## REQUIREMENT
Transcribe the blog post below from "Tuesday, December 21, 2010" up to and including "in the zone.".

## EXCERPTED TEXT
>> START
Tuesday, December 21, 2010

In The Zone

As I read a Nan's Calendar message before posting it to the blog, it must be a reflection of the light of God within my heart.  When the message is lacking, the words are mine.  When the message glows with great beauty, warmth and encouragement for another, the words are from God.  It is then I know I am in the zone.
Nan Forehand

Dear friends, Since my last writing on November 11th, much has happened in my life.  I had not abandoned God, you or Nan's Calendar.  Rather, I found myself in an entirely different zone altogether, so much so that the words wouldn't come to compose a message for you.  I wondered at times if the end of Nan's Calendar had finally come after three years of writing.  The message of the 11th wasn't intended to become closure of this legacy of love, but at times as I came back to the blog and read "I Gave Something Back" again and again, there were moments I felt the impression of an ending I had not sensed at the time I wrote it.  I pondered this quite in depth.  Listening for God's direction and guidance brought me to a very quiet place in my own mind.  As I listened, it was necessary to quiet the keys on my keyboard.  There were days at a time I didn't even come to the computer and turn it on. Yes, in August of '07 when I began to write Nan's Calendar, there was a great need within to give something back.  As I gave, so also, I received.  More recently, there came times I wondered "how much more am I able to give?" Had the reservoir  run dry? 
Why am I writing today?  I am writing today, because God guided me here and He is directing my words to you.  This is God speaking to you through me.
>> END
## DATASET SECTION
>> START
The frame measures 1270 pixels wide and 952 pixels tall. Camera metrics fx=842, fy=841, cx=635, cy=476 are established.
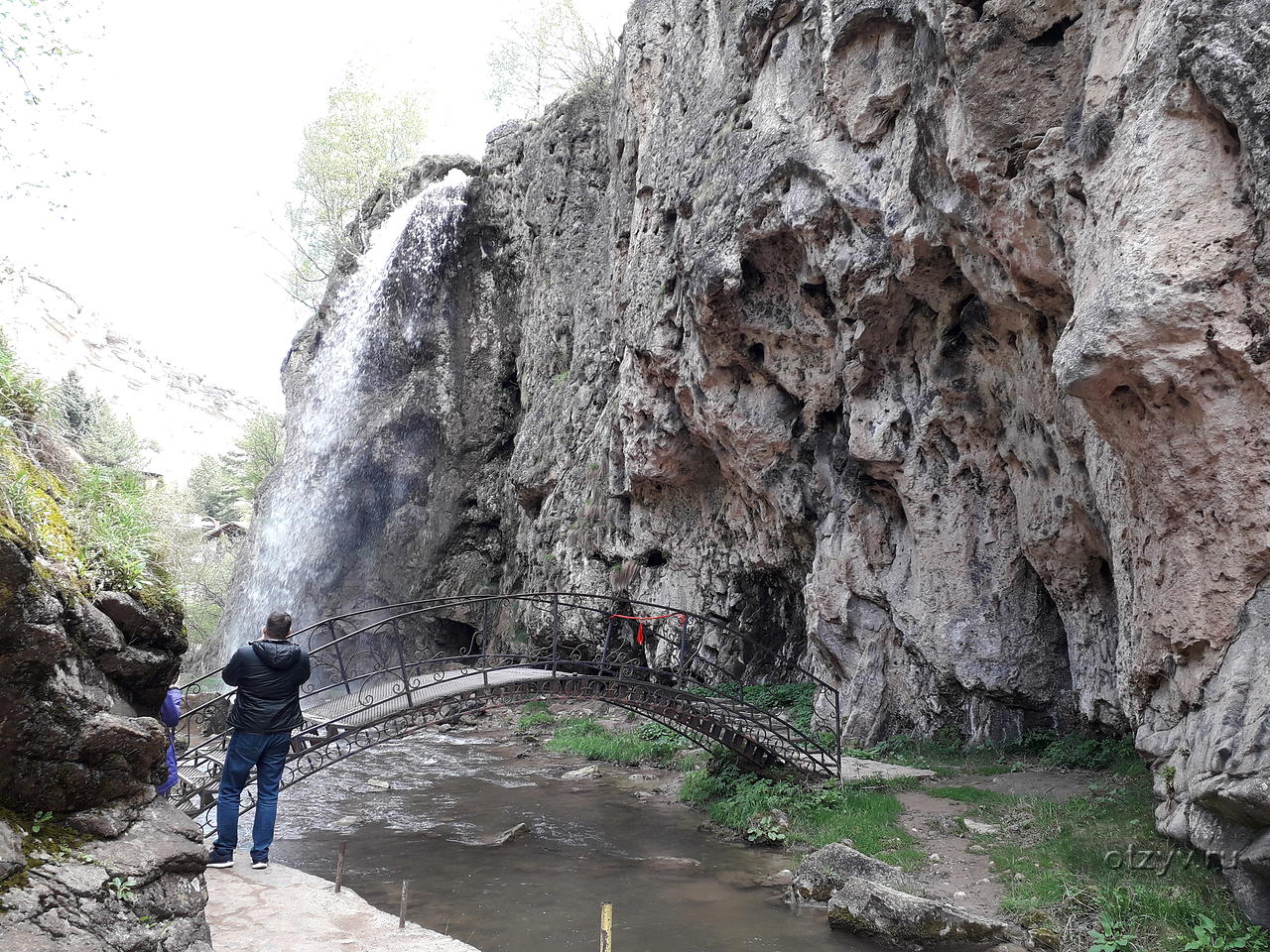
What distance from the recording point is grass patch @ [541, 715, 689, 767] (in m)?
14.5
>> END
## REPLY TO THE TASK
Tuesday, December 21, 2010

In The Zone

As I read a Nan's Calendar message before posting it to the blog, it must be a reflection of the light of God within my heart.  When the message is lacking, the words are mine.  When the message glows with great beauty, warmth and encouragement for another, the words are from God.  It is then I know I am in the zone.